В самом деле, с одной стороны, Экфесис, как и Псифос, запрещал говорить не только о «двух», но и об «одной» энергии, чтобы не давать повода думать, будто во Христе одна природа (Сергий справедливо считал энергию характеристикой природы). С другой стороны, запрещение выражения «две воли», сопровождаемое провозглашением одной, подразумевало, что воля у Христа не природная и не результат перихорисиса двух природный воль, но воля Ипостаси [1731] . Это и было содержательным ядром ереси монофелитства, с которой Максим в дальнейшем будет в союзе с Римом вести борьбу [1732] .
1731
Именно так, т. е. единством субъекта обосновывается единство воли в Эк– фесисе.
1732
Здесь следует отметить, что, хотя впервые тезис «ни одна, ни две энергии, но одна воля» появляется в первом послании папы Гонория патриарху Сергию, Гонорий во втором послании этот тезис уже не выдвигает, но придерживается позиции Псифоса: «Мы не должны утверждать ни одного, ни двух действий», к чему добавляет формулу папы Льва: «То и другое естество… действовало и производило каждое в общении с другим» (Деян. Т. IV. С. 195). Итак, если Сергий отошел от Псифоса в сторону антидиофелитства (для обоснования которого он воспользовался формулой Гонория), то Гонорий, напротив, отказался от своей же формулы «одна воля» и попытался увязать Псифос с традиционным римским богословием.
Можно только предполагать, почему именно в 640 г. (а не сразу по издании Экфесиса) Максим принялся столь активно писать на темы, связанные с полемикой против него. Именно в 640 г. произошло несколько важнейших церковно — политических событий. В этом году получил, наконец, императорское утверждение папа Северин, чему предшествовал целый ряд драматических событий. После смерти папы Гонория (638) Северин был избран в Риме почти сразу, однако власти в Константинополе попытались навязать апокрисиариям [1733] папы, в качестве условия его утверждения, признание Экфесиса. Апокрисиарии отказывались от этого, ссылаясь на то, что не имеют полномочий подписывать вероучительные документы. После долгой проволочки и целого ряда событий, включавших дипломатические маневры со стороны апокрисиариев и насилие со стороны Константинополя [1734] , папа Северин был утвержден в 640 г., причем его представителям удалось добиться этого без подписания Экфесиса [1735] . В последующие два месяца правления папы вопрос об Экфесисе перед ним больше не ставился, хотя формального разрыва между Римской и Константинопольской кафедрами, видимо, не произошло [1736] .
^^^^^^^^
Что сделать:
Скопируйте из текста об Экфесисе отрывок, который начинается со слов, содержащих «В самом деле, с», и заканчивается словами «в Эк– фесисе.». Строки ниже взяты из другого источника.

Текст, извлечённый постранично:
^^^^^^^^
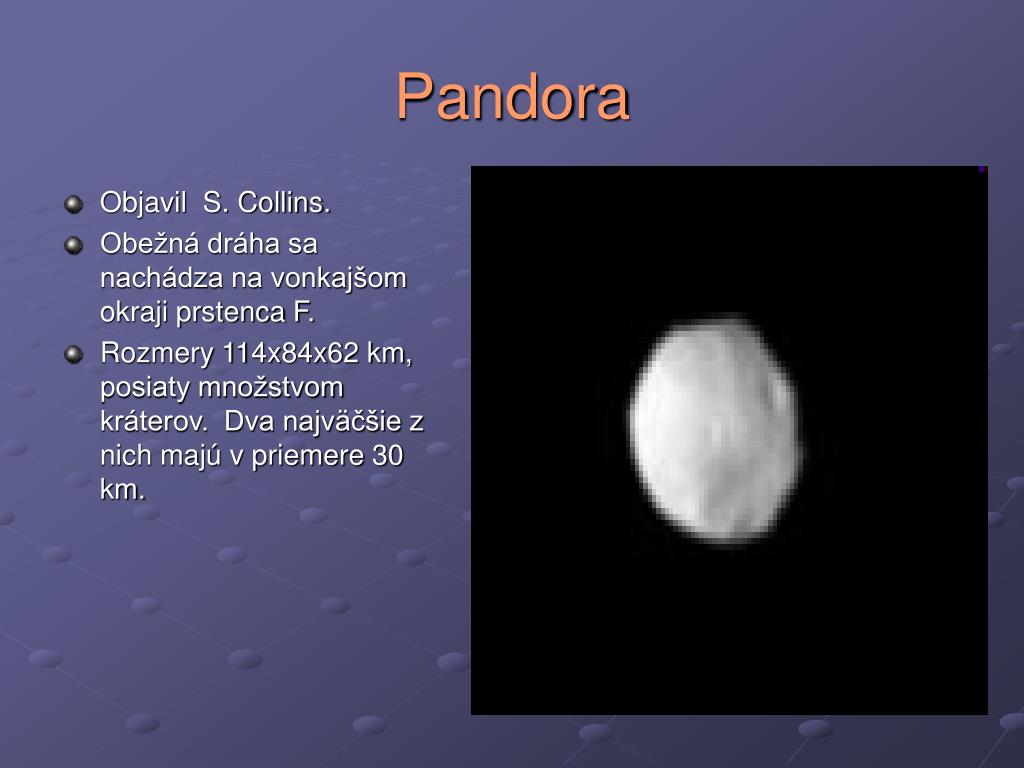 Pandora

Objavil S. Collins.

Obežná dráha sa nachádza na vonkajšom okraji prstenca F.

Rozmery 114x84x62 km, posiaty množstvom kráterov. Dva najväčšie z nich majú v priemere 30 km.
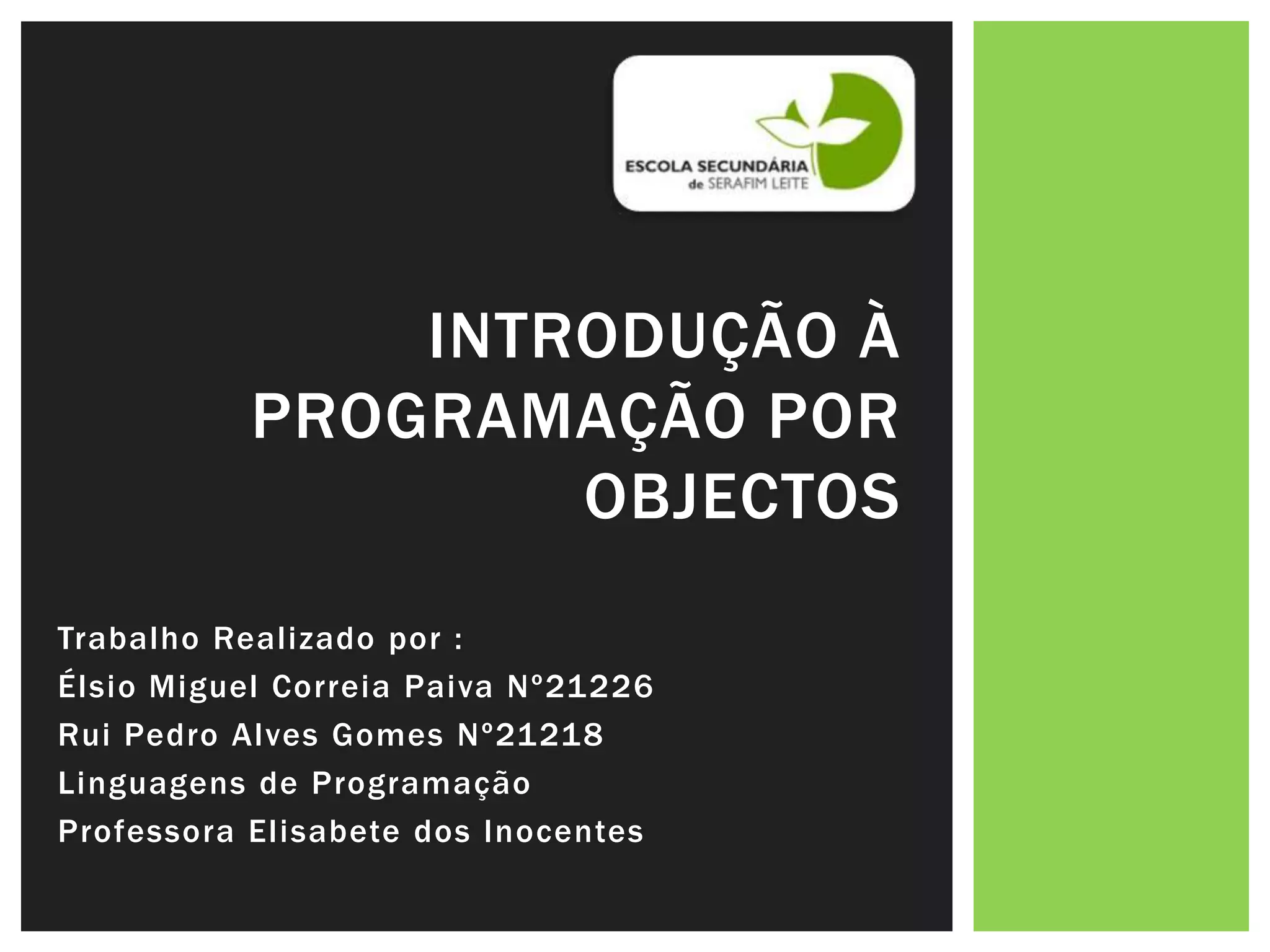 ESCOLA SECUNDÁRIA
de SERAFIM LEITE

INTRODUÇÃO À PROGRAMAÇÃO POR OBJECTOS

Trabalho Realizado por :
Élsio Miguel Correia Paiva Nº21226
Rui Pedro Alves Gomes Nº21218
Linguagens de Programação
Professora Elisabete dos Inocentes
^^^^^^^^
Ответ:
В самом деле, с одной стороны, Экфесис, как и Псифос, запрещал говорить не только о «двух», но и об «одной» энергии, чтобы не давать повода думать, будто во Христе одна природа (Сергий справедливо считал энергию характеристикой природы). С другой стороны, запрещение выражения «две воли», сопровождаемое провозглашением одной, подразумевало, что воля у Христа не природная и не результат перихорисиса двух природный воль, но воля Ипостаси [1731] . Это и было содержательным ядром ереси монофелитства, с которой Максим в дальнейшем будет в союзе с Римом вести борьбу [1732] .
1731
Именно так, т. е. единством субъекта обосновывается единство воли в Эк– фесисе.